Saturday, July 18, 2009

TONY MARTIN

Gary MacMillan

Occupation: Retired Sheridan College business professor

Age:66

Investment personality: Ultraconservative

Portfolio makeup: Bank GICs

A Non-Investing Business Professor

Last October, when the economy and the markets hit the skids, Gary MacMillan felt both secure with his investments and somewhat reassured to have his forecast confirmed. But he's the first to admit that a crash was something that he'd been predicting for more than 10 years. "Back then, the market had been going up and up, but I said, 'Wait a minute. With everyone putting money into mutual funds, it's bound to slow down.' I thought the bubble would burst, told my friends, but no one would listen, and then it happened."

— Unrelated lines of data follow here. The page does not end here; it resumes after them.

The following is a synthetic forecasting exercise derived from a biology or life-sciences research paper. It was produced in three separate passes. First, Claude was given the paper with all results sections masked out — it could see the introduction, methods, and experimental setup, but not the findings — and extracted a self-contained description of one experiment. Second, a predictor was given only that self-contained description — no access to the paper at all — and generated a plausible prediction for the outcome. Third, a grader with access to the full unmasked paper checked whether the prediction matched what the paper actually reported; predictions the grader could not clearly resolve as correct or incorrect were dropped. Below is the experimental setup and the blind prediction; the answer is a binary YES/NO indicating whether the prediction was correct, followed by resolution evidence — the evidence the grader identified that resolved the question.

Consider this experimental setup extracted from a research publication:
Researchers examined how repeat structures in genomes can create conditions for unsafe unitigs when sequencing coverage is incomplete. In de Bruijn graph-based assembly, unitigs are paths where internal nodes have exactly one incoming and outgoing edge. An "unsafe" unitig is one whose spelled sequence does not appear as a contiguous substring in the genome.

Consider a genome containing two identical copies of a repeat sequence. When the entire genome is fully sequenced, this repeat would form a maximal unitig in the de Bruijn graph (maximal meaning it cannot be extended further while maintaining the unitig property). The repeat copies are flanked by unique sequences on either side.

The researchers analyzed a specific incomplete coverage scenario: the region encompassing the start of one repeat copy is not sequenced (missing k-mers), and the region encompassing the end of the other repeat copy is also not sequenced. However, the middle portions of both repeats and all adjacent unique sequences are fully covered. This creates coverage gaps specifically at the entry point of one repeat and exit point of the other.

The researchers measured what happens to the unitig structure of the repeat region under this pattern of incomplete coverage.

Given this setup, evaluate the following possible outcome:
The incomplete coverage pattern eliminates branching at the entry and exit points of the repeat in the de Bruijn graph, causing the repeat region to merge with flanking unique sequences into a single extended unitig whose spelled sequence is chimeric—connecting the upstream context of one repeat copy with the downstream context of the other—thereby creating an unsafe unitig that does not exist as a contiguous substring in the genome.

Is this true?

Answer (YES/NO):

The market did bounce back after the tech wreck, but the latest collapse just reinforces his view. While he believes that, long term, the stock market offers the best return, the recently retired business professor says the risk of investments getting sideswiped is just too high. How He Invests

Mr. MacMilllan's entire portfolio has for years consisted of laddered GICs. These days, all his GICs are for less than two years, as he expects rising interest rates within 10 months. While the U.S. government is trying to keep interest rates down, it won't succeed because of the need to sell Treasuries and other government debt, he says.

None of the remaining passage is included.